With the stirring conclusion to chapter 15, Paul had completed the primary task of the letter. He had addressed a litany of serious spiritual issues in the Corinthian church, concluding with the message of triumph and hope, the resurrection. In chapter 16 he addressed some miscellaneous practical matters, and closed the letter.

First, he gave instructions about how to collect the offering for the church in Jerusalem. They were to take up the collection on the first day of each week, so that no collection would need to be taken when he arrived. Paul requested cautious arrangements to avoid any appearance of impropriety with the money when it would be delivered to Jerusalem.

Paul wanted to come to Corinth — obviously he saw the need for outside leadership help — but had conflicting needs in Ephesus that prevented him from coming immediately.

1Co 16:5-9 After I go through Macedonia, I will come to you–for I will be going through Macedonia. Perhaps I will stay with you awhile, or even spend the winter, so that you can help me on my journey, wherever I go. I do not want to see you now and make only a passing visit; I hope to spend some time with you, if the Lord permits. But I will stay on at Ephesus until Pentecost, because a great door for effective work has opened to me, and there are many who oppose me.

One can only imagine the difficulty in deciding to delay a visit to Corinth. The church there certainly needed help from a strong leadership. Since he could not come himself, Paul intended to send Timothy to them (1 Cor 4:17). The situation in Corinth would have been challenging for a seasoned veteran, but Timothy was a young man. Paul admonished the church to receive Timothy with respect and to treat him well.

Paul had wanted to send Apollos but he was unwilling to go at the time. Many commentators believe Apollos may have been reluctant to go because of the factions that had formed, one of which was aligning behind him. Perhaps he did not want to run the risk of feeding that unhealthy situation. Or perhaps some situation where Apollos was currently serving required that he not leave immediately. Paul assured the Corinthian church that Apollos would come when he had opportunity.

1Co 16:13-14 Be on your guard; stand firm in the faith; be men of courage; be strong. Do everything in love.

Those five traits were characteristics of Jesus, and his followers are called to exhibit those same traits. Especially pertinent to the Corinthians was the instruction to do it all in love.

Paul urged the church to submit and support its leaders.
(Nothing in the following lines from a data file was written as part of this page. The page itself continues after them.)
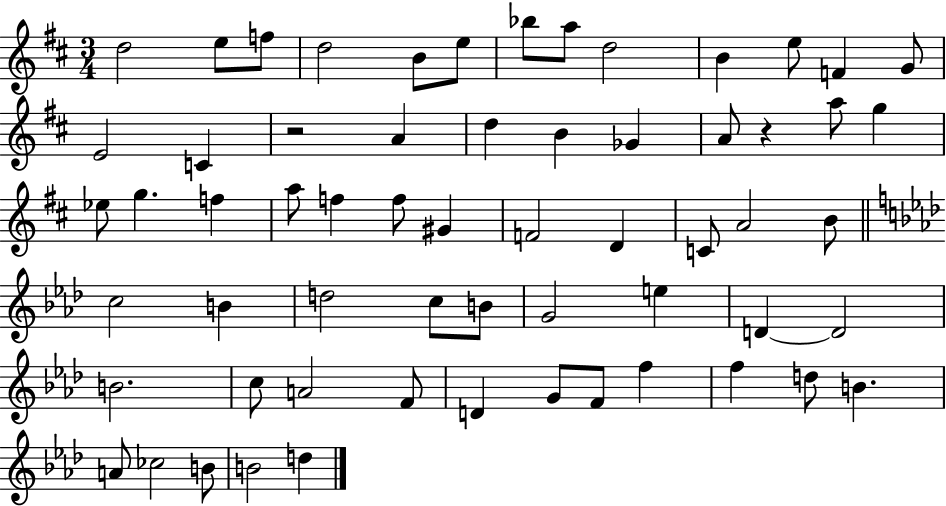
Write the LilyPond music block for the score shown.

{
  \clef treble
  \numericTimeSignature
  \time 3/4
  \key d \major
  \repeat volta 2 { d''2 e''8 f''8 | d''2 b'8 e''8 | bes''8 a''8 d''2 | b'4 e''8 f'4 g'8 | \break e'2 c'4 | r2 a'4 | d''4 b'4 ges'4 | a'8 r4 a''8 g''4 | \break ees''8 g''4. f''4 | a''8 f''4 f''8 gis'4 | f'2 d'4 | c'8 a'2 b'8 | \break \bar "||" \break \key f \minor c''2 b'4 | d''2 c''8 b'8 | g'2 e''4 | d'4~~ d'2 | \break b'2. | c''8 a'2 f'8 | d'4 g'8 f'8 f''4 | f''4 d''8 b'4. | \break a'8 ces''2 b'8 | b'2 d''4 | } \bar "|."
}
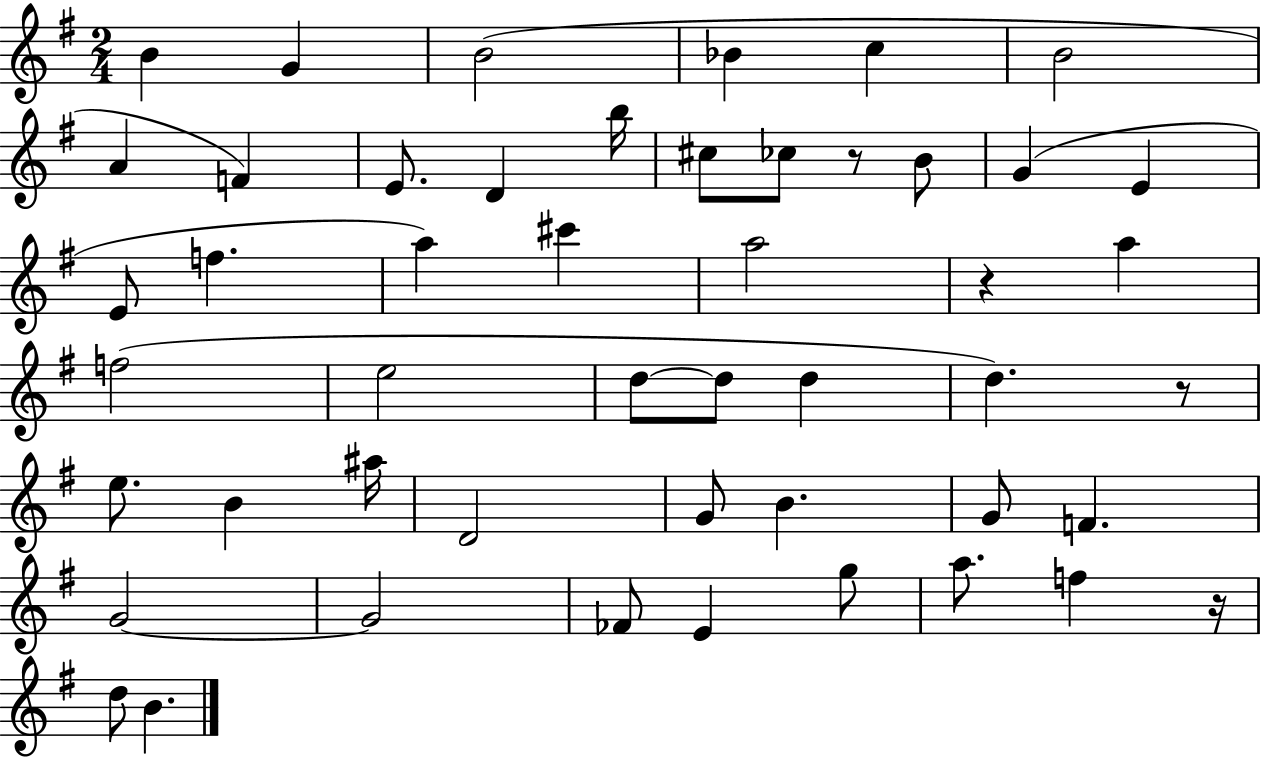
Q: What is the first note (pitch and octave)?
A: B4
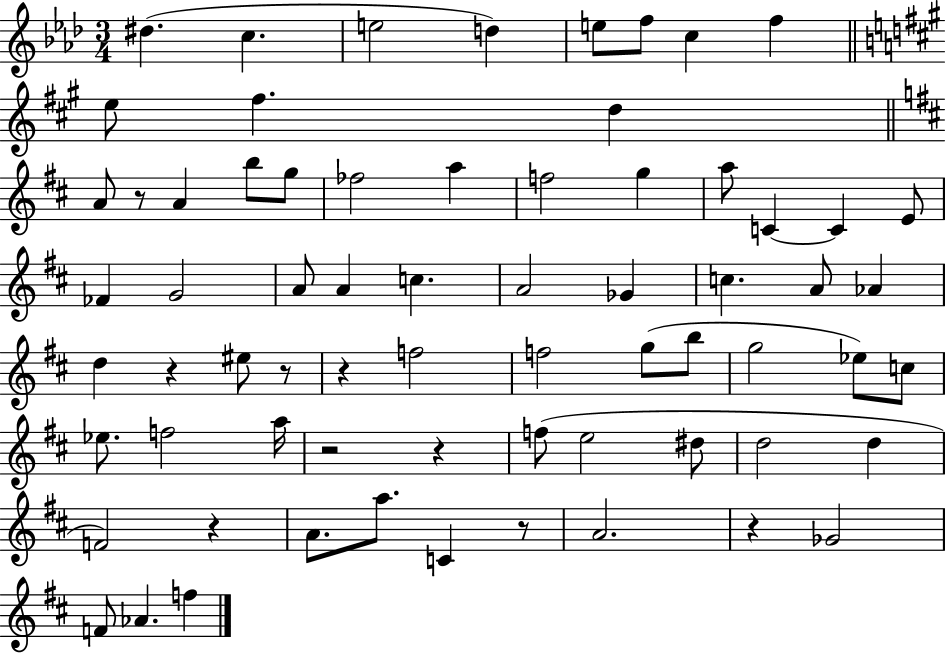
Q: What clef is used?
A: treble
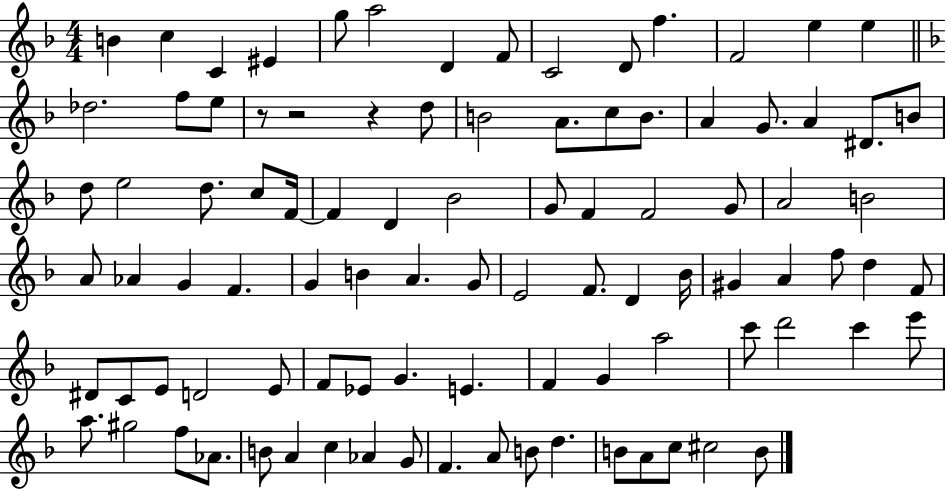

1Co 16:15-16 You know that the household of Stephanas were the first converts in Achaia, and they have devoted themselves to the service of the saints. I urge you, brothers, to submit to such as these and to everyone who joins in the work, and labors at it.

It seems that wherever Aquila and Priscilla went, they hosted a church in their house (Rom 16:5, 1 Cor 16:19).

1Co 16:19 The churches in the province of Asia send you greetings. Aquila and Priscilla greet you warmly in the Lord, and so does the church that meets at their house.

Paul sent his love and greetings, along with that of the others with him. It is remarkable, given the depth of issues he had addressed in this letter, the warmth of his greetings in the end. He did not hesitate to call them the church of God in the opening of the letter. And he did not withhold his affection at the end of the letter. With all their failures, these Corinthians were Paul’s dear brothers and sisters. That would become all the more emphatic in the next letter.

The issues Paul addressed in this letter would apparently, for the most part, be addressed to Paul’s satisfaction (2 Cor 7:6-9). But Paul would soon have to write them another difficult letter, and would have to visit them a third time (2 Cor 13:1).

We can take comfort in the devotion of Paul to this trouble-filled church. God does not give up on his children, and neither should we. In chapter after chapter, Paul called the Corinthian church back to the gospel. Because of the gospel, they should live a certain kind of life. That is also the take-home message from the letter for us today.